(Visual spatial reasoning listing)
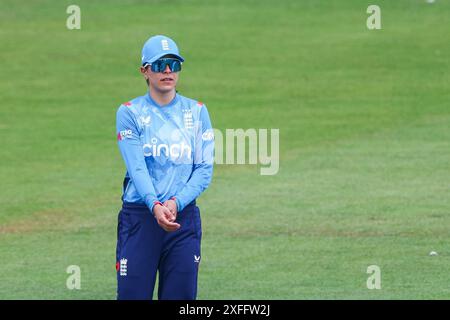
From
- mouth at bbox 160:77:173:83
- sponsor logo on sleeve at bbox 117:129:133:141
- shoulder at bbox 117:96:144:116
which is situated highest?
mouth at bbox 160:77:173:83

Exercise requirements: Render the listing above as a JSON list of strings, one string per line, skipping blank lines and leaving out the pictures.

Output below:
[
  "From",
  "- mouth at bbox 160:77:173:83",
  "- sponsor logo on sleeve at bbox 117:129:133:141",
  "- shoulder at bbox 117:96:144:116",
  "which is situated highest?",
  "mouth at bbox 160:77:173:83"
]